Time Required: 30 minutes (at the beginning of class)

Level: Beginning Ceramics. This activity should occur toward the beginning of the semester, when students are learning to reclaim clay.

Learning Outcomes: to meditate on the cyclical and eternal nature of ceramic material and to learn how to reclaim clay. 

Instructions
  • Instructor gives a short slideshow presentation on the history of ostracon shards.
  • Students select a shard from the reclaim clay pile. Who made this object? Why was it rejected? How many times has this clay been recycled.
  • Students are tasked with thinking of a secret they have never told anyone before.
  • Students scratch their secret on the surface of their ostracon. Once the secret has been scratched into the surface, the instructor tells students to students ceremoniously and simultaneously drop their shards into a bucket of water. 
  • The group sits in silence for 30 seconds, listening to clay bubbling in the bucket. 
  • Group moves into other class activities for the day
  • At the end of class, the instructor scoops up the slip and places it on the wedging table and instructs students on effective reclaim strategies. 
  • The following class session, students make a new object out of the reclaimed clay. This object is fired and made permanent. 



Garbage Glaze Experiments




Many of the materials pictured were failed experiments, but there were a few successes. I believe sometimes students have to try things for themselves to learn what’s possible with a process or material. The group can collectively learn from both the failures and the successes. 
Time Required: 20 minutes

Level: This activity is ideal for the end of the first day of glaze chemistry in Intermediate Ceramics, while students are also making successful basic glaze recipes.
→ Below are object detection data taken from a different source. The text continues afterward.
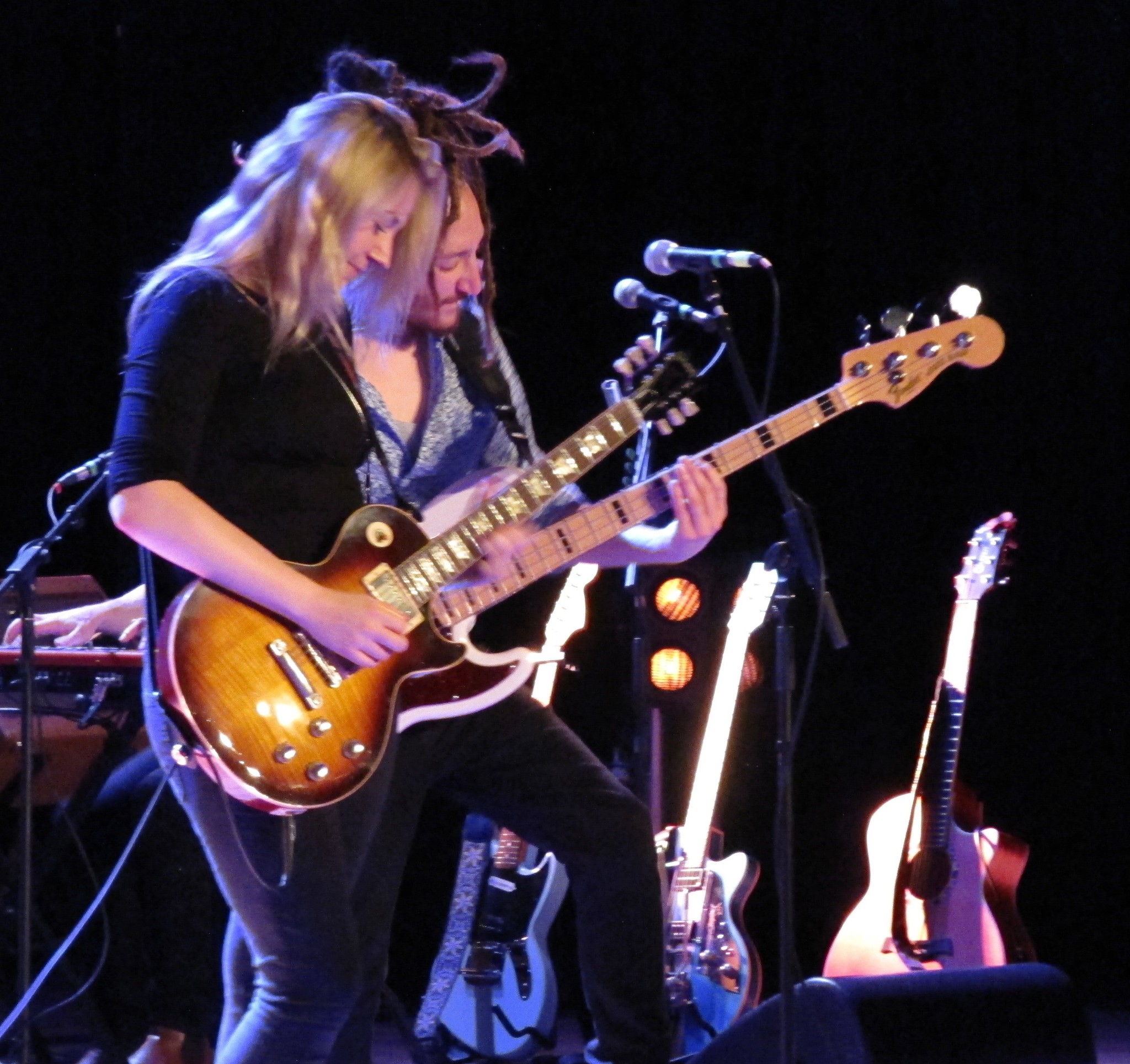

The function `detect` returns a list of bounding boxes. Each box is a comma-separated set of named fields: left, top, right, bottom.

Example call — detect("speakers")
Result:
left=690, top=965, right=1094, bottom=1064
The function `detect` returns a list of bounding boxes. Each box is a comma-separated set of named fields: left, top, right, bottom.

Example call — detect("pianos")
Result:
left=0, top=638, right=151, bottom=1050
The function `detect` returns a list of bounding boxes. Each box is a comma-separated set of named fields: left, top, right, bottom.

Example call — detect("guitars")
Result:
left=395, top=283, right=1007, bottom=742
left=651, top=556, right=798, bottom=1064
left=431, top=559, right=601, bottom=1059
left=149, top=332, right=709, bottom=818
left=819, top=510, right=1035, bottom=980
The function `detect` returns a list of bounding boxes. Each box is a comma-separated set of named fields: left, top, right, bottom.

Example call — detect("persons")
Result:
left=3, top=49, right=726, bottom=1064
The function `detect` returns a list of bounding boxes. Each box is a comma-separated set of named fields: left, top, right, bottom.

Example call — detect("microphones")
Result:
left=613, top=279, right=717, bottom=333
left=55, top=449, right=112, bottom=488
left=643, top=239, right=772, bottom=276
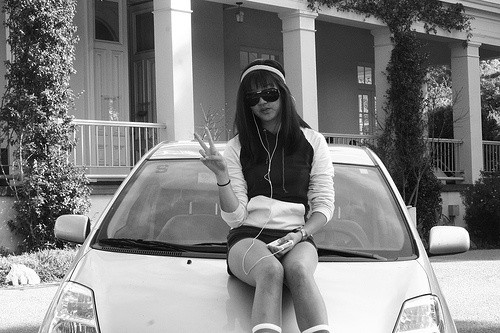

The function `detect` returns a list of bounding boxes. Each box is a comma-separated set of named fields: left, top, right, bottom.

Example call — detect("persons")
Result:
left=194, top=58, right=335, bottom=333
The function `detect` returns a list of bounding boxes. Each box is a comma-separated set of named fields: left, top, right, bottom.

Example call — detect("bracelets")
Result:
left=296, top=226, right=308, bottom=241
left=217, top=179, right=230, bottom=187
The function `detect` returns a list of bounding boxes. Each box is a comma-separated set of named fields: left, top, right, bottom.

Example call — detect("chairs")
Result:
left=312, top=183, right=372, bottom=250
left=155, top=183, right=232, bottom=243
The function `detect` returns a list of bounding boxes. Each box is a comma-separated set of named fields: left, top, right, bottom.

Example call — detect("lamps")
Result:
left=236, top=1, right=245, bottom=23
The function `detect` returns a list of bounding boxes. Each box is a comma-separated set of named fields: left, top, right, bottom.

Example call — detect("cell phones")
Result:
left=267, top=237, right=292, bottom=251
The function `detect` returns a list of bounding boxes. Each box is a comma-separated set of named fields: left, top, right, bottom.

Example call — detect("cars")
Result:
left=38, top=139, right=471, bottom=333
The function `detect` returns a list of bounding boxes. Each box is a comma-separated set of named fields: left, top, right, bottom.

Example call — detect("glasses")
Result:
left=245, top=87, right=282, bottom=105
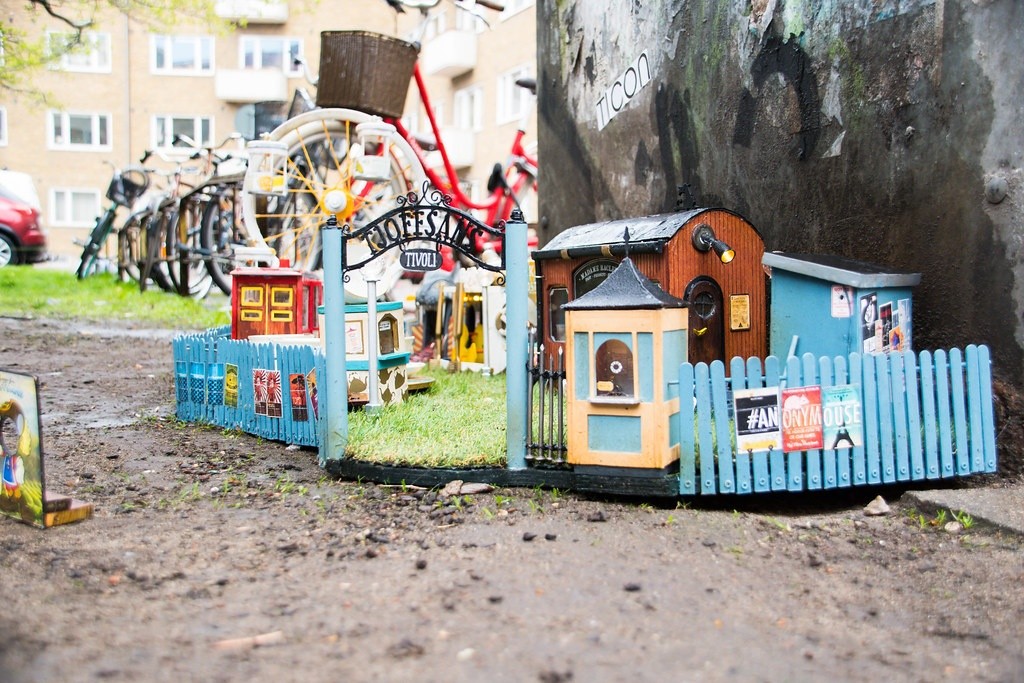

Learning Outcome: to deepen technical knowledge of glaze chemistry and wild glaze additives

Instructions
  • Students are given a lidded, bisqued pinch pot and tasked with locating a detritus material in the outdoor area surrounding the ceramic studio.
  • Students are instructed to avoid organic materials such as leaves, bark, etc. It is not possible to collect enough organic material to see visible results in this activity.
  • Students speculate on what might happen when these materials are fired. 
  • Students close the lids and put the materials in the test kiln. We view the results next class period. If any seem promising, further testing is completed.